Tom: One thing I think makes the site unique is the marriage between articles covering the history of the club, including some fascinating discoveries and new research, and the often-rare and precious items featured, which explain and give context to that history. Readers of the Watford Treasury publications will be familiar with the aesthetic and we hope it provides an exciting resource for them and for anyone else who might become inspired by what we’re showing.
What are your favourite items?
Neil: My big passion is match-worn shirts, so they’re up there – probably the 1975 or 1969/70 originals? But I love the infrastructure stuff too, so the old Cassio Road turnstile and 1980s match-day flag are favourites.
Tom: I must admit to a bias towards badges and medals as these were the first things that got me hooked into Watford memorabilia and history. The medal won by Charlie Peacock in 1892 is one of the most exciting things I’ve ever unearthed; I also love the gold and silver fobs and enamelled badges from before WW2. However, like Neil, co-curating the Vicarage Road centenary exhibition at the museum has led to a permanent affection for surviving fixtures and fittings from the ground!

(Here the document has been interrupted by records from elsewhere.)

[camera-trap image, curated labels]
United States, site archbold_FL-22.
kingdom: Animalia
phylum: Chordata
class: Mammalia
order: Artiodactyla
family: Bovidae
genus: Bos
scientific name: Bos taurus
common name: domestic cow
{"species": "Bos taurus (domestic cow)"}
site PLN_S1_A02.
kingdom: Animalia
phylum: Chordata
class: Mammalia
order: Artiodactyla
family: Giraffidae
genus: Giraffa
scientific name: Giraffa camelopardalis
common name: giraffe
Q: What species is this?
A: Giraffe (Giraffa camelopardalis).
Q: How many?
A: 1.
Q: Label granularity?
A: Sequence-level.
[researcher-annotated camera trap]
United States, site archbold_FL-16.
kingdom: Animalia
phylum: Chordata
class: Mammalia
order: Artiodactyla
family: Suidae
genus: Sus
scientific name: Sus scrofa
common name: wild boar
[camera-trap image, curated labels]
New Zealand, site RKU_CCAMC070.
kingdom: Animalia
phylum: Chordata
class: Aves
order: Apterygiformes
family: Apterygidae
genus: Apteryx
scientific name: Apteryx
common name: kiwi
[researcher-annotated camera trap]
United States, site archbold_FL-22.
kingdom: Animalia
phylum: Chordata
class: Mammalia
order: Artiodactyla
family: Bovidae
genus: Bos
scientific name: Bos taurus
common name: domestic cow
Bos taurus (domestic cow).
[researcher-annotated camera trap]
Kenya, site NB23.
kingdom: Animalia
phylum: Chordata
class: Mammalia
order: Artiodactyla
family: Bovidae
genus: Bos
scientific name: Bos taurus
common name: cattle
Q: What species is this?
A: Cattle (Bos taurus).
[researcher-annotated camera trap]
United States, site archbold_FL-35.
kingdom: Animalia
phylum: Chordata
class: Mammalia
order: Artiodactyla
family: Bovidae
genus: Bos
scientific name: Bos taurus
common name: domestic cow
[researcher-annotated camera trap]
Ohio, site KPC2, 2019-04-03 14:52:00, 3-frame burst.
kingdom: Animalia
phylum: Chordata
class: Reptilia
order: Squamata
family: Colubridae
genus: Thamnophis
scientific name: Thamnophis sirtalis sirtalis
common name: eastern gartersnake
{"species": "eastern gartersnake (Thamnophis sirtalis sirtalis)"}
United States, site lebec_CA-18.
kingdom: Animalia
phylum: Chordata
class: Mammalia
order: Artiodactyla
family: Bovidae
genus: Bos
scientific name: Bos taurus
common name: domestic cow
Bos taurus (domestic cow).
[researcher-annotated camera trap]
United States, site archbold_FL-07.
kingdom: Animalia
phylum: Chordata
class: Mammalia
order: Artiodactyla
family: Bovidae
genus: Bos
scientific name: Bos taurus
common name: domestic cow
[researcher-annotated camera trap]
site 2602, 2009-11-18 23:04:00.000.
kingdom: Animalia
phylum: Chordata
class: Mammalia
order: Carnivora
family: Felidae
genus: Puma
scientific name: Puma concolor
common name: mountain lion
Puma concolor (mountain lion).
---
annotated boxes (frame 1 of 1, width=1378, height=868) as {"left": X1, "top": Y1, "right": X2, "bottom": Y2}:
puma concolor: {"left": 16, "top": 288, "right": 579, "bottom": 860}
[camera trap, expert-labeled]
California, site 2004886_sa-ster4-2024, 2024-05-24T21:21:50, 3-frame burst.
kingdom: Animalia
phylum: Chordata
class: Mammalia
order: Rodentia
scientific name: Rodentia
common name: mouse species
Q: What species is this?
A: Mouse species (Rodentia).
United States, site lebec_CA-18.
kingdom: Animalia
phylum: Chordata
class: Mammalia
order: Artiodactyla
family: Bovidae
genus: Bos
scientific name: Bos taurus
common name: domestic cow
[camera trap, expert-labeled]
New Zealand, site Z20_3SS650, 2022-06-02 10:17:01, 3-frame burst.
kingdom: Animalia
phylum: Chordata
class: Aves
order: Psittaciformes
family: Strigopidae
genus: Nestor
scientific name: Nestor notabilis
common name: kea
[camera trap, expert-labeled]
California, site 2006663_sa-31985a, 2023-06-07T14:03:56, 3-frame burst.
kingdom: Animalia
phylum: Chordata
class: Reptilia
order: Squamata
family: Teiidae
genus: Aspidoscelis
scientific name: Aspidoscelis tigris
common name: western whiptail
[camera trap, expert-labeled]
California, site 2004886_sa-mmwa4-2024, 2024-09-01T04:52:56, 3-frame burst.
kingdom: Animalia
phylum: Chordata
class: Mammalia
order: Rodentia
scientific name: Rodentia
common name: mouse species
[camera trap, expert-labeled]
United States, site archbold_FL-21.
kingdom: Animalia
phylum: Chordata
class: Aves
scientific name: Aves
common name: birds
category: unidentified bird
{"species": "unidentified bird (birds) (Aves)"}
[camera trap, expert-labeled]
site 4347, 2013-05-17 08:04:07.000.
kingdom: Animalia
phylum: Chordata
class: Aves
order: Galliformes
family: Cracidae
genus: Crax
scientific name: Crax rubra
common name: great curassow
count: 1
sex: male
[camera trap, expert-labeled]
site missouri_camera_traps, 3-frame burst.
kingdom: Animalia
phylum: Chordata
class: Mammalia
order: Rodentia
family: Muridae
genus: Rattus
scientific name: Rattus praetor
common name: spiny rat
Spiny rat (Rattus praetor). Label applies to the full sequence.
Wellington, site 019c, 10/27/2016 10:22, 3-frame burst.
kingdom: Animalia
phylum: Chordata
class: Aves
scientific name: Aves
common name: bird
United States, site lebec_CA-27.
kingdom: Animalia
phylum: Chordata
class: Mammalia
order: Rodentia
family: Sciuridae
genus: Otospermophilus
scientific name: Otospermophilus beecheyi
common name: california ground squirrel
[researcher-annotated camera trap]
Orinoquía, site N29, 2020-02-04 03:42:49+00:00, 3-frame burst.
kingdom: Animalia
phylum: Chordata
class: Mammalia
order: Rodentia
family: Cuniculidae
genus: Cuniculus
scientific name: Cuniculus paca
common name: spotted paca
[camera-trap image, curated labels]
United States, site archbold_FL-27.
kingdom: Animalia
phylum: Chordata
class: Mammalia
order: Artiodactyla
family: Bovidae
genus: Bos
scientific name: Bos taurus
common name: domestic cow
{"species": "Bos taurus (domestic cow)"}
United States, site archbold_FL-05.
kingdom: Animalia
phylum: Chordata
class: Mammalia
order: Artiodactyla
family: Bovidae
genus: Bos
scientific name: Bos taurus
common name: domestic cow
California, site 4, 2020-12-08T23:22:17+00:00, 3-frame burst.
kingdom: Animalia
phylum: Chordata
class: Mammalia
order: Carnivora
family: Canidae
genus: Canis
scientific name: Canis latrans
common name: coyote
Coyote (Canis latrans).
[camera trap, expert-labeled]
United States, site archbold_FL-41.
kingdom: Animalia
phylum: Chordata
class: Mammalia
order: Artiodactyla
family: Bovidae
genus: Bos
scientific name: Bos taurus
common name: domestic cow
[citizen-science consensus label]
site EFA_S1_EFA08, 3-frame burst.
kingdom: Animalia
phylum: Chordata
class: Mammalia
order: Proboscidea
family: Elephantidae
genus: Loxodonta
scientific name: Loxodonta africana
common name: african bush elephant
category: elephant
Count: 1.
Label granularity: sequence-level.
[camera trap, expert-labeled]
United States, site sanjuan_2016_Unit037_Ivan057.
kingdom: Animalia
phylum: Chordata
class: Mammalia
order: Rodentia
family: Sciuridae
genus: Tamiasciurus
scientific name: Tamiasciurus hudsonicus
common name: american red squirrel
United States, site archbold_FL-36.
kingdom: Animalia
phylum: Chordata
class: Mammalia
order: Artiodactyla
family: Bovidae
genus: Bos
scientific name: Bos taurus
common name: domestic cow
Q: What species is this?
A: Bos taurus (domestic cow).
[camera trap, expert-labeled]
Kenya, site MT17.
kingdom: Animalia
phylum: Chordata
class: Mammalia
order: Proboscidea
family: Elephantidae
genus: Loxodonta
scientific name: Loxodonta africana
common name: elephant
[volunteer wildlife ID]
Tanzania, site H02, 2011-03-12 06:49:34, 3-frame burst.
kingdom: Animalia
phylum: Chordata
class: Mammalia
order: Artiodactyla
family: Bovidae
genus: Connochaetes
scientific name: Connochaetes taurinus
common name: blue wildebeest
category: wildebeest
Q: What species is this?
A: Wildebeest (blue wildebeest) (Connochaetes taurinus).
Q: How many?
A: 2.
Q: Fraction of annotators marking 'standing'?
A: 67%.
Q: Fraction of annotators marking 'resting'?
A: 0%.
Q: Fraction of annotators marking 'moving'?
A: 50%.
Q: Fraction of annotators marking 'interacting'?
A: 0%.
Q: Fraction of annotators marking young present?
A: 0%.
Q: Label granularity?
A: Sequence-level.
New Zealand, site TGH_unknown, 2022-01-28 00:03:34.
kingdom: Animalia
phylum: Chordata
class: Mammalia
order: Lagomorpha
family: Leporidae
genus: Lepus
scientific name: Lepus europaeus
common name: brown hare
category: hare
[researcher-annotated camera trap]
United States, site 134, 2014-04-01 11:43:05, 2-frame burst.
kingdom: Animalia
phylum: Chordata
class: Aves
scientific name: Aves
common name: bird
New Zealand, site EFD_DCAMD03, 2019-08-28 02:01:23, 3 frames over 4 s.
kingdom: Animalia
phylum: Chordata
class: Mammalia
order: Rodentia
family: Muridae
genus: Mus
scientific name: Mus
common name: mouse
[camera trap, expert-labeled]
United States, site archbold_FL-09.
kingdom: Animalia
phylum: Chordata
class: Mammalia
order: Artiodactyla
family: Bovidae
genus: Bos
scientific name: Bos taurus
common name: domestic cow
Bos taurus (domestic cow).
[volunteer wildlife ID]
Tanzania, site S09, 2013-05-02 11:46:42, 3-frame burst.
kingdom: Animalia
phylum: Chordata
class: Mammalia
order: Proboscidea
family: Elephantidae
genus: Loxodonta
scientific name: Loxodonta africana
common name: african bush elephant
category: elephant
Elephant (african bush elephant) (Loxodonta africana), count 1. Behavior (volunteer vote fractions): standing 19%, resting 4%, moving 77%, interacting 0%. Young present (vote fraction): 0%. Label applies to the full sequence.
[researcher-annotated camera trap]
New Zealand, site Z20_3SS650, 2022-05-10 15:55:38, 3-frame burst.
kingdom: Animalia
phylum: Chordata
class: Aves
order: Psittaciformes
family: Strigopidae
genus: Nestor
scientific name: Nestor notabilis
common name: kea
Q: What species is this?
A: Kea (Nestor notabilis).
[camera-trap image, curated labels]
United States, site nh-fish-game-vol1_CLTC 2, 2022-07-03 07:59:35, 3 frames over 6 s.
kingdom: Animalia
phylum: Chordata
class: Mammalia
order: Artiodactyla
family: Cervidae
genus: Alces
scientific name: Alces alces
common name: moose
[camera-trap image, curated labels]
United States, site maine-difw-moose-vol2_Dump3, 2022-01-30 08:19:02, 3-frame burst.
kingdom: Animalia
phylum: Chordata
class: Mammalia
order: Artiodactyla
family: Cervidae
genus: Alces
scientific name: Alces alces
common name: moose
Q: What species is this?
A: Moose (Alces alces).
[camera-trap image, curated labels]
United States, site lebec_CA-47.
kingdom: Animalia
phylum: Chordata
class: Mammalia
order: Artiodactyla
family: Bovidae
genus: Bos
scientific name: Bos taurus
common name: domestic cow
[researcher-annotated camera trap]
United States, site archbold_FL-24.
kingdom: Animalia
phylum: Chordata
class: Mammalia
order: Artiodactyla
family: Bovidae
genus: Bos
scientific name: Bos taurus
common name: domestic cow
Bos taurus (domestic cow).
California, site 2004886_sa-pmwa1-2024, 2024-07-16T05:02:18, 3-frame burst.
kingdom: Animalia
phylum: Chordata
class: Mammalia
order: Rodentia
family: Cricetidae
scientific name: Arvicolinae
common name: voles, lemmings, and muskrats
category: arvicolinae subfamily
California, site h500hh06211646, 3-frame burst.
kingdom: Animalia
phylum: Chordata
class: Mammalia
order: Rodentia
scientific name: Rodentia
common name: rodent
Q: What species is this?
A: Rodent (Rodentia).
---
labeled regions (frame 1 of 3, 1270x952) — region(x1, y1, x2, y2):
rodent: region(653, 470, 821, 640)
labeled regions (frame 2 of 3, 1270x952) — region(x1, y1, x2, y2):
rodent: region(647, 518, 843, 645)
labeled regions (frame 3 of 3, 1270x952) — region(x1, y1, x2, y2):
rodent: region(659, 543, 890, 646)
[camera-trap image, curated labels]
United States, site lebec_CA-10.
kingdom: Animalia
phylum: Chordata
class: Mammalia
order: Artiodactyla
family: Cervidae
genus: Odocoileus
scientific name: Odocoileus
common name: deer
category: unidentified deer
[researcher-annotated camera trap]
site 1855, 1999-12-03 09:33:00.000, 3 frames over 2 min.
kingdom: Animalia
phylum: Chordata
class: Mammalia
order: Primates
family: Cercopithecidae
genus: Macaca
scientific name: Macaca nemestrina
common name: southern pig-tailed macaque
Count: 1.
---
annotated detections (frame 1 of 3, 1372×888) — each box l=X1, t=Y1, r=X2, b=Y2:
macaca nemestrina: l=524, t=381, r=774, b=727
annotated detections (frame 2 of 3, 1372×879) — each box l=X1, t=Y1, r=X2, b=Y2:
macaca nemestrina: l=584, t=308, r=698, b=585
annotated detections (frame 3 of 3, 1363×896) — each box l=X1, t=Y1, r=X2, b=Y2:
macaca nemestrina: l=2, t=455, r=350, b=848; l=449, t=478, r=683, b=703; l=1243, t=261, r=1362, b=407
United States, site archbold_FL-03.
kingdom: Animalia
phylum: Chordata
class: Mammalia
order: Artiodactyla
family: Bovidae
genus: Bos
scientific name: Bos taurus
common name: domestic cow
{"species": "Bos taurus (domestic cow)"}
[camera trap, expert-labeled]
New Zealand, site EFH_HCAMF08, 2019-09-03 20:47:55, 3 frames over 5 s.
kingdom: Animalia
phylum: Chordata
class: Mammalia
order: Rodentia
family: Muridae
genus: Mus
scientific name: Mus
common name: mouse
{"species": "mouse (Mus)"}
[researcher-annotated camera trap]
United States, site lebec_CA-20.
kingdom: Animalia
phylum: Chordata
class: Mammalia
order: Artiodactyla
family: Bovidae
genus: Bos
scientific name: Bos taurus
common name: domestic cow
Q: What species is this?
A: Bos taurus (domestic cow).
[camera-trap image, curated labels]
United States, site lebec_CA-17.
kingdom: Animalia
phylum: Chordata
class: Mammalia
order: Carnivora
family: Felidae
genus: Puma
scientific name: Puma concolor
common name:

What are the most unusual items?
Neil: We haven’t featured the 1970s underpants yet, so I can’t say them. The ‘Petchey Family’ entrance sign is a bit quirky, but for sheer left-field nonsense, Jim Bonser’s leaving card takes the prize. Signed by Elton, it features a ridiculous and totally inappropriate fluffy bunny on the cover.
Tom: Good question! The football club’s official Christmas cards from the fifties and sixties are hilariously dreary and generic. Aside from that, an item from 1892 which is a sombre and sincere-looking ‘in memory’ card, but commemorates the ‘death’ of St Albans FC at Watford Rovers’ hands. Late-Victorian football banter at its finest!
Can we contribute?
Neil: Yes! We love to see other people’s collections and read their Hornet-related memories. We’ve featured a few supporters’ collections and would love to do more. There’s a ‘Contribute’ button on the site – please hit it if you’d like to join in. We’ve especially enjoyed contact from relatives of old players, dating back to the earliest times of the club.
What about that history with Luton?
Neil: Ha! Yes, that’s an interesting one. There’s a Luton Town website that includes articles about the history of the rivalry between them and us. Included is an ‘analysis’ of the official Watford history. Not only is it disparaging of Oli Phillips and Trefor Jones, but it attempts to move our founding date to 1898. It’s all tosh, of course, so we’ve featured a more factual history of Watford FC, with supporting contemporary documents to help clarify the timeline. There are a few new nuggets in there, so we think it’s well worth a read. If you ever hear the story about Luton supporters throwing stones at the Watford players after the first-ever meeting – rest easy knowing it is absolutely true (and that ‘they’ started it!)